**Your task:** Retype the line with "New Zealand, site" in it, then each line after it to the end of the data, word for word.

**Collected data:**
========================

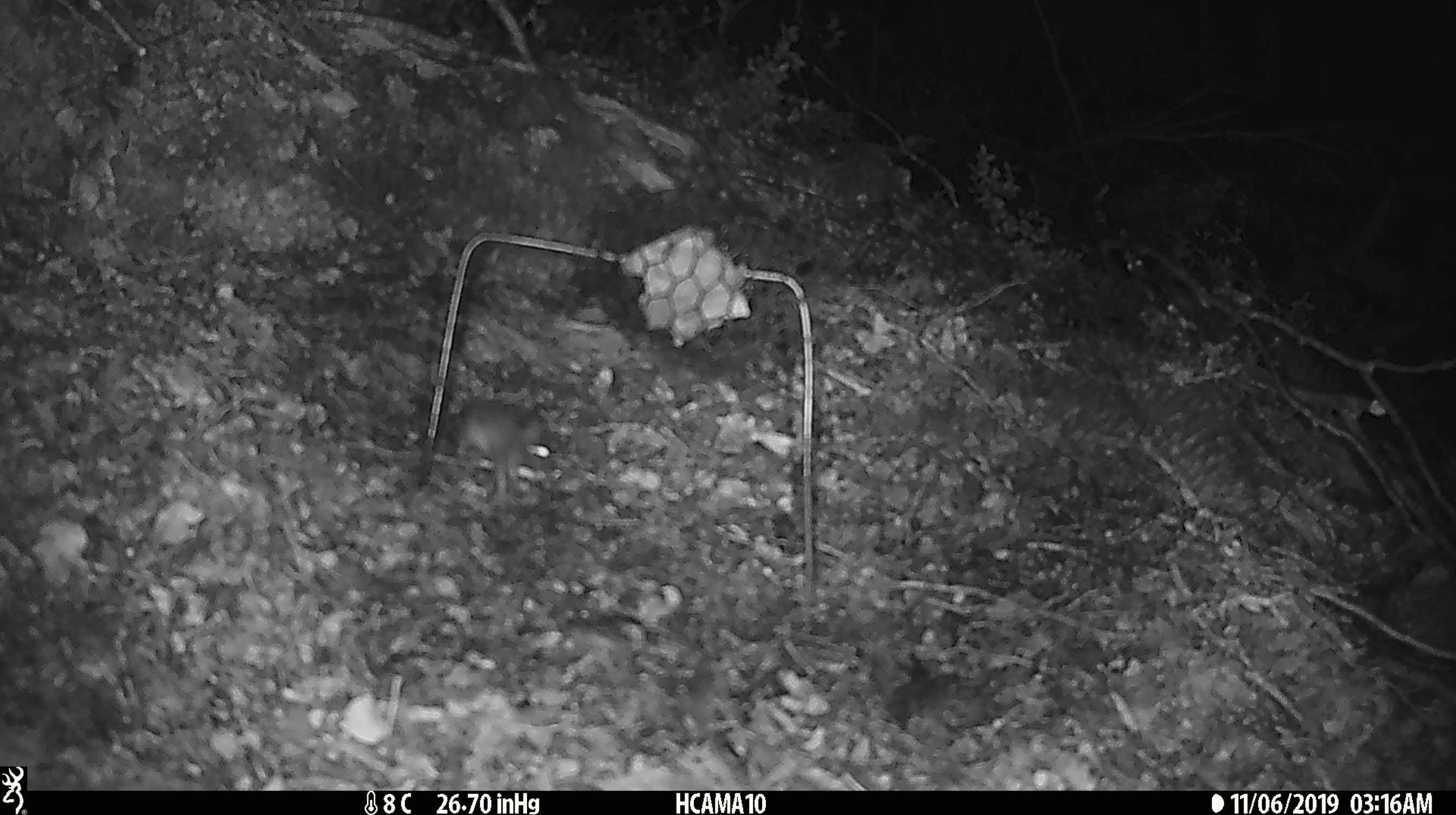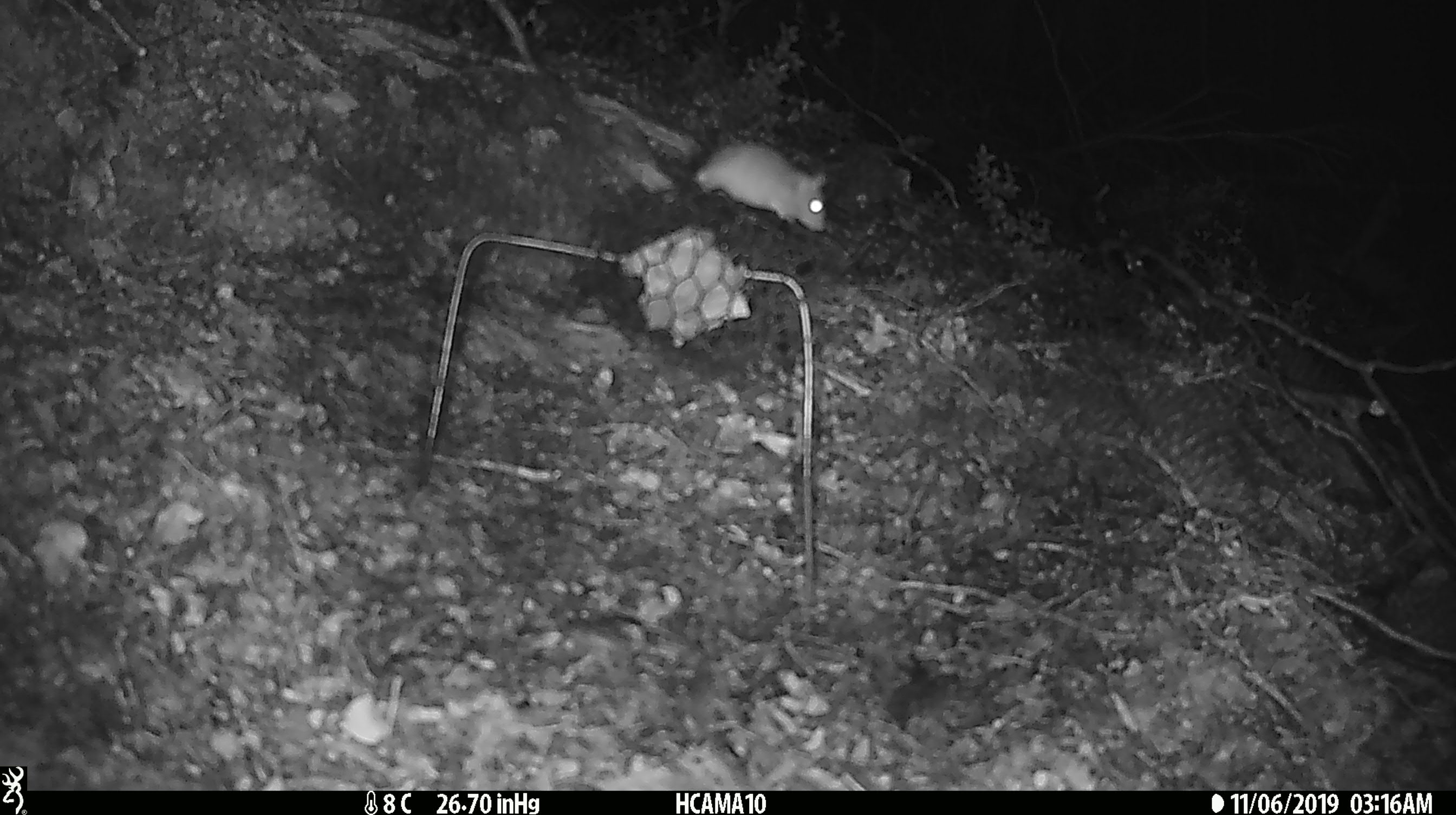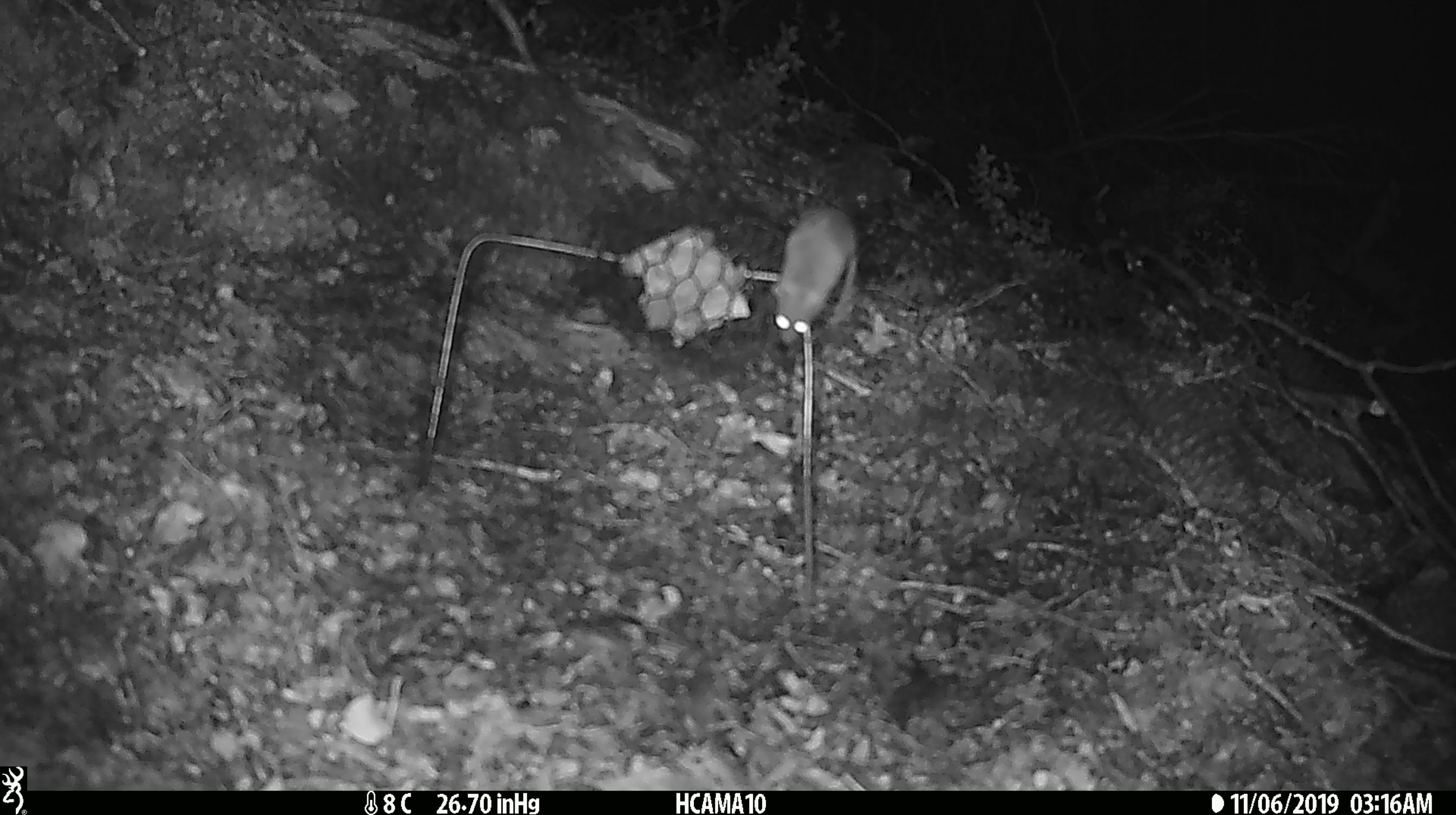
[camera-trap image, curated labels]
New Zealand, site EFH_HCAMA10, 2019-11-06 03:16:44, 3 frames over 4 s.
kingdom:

========================

**Your solution:**
New Zealand, site EFH_HCAMA10, 2019-11-06 03:16:44, 3 frames over 4 s.
kingdom:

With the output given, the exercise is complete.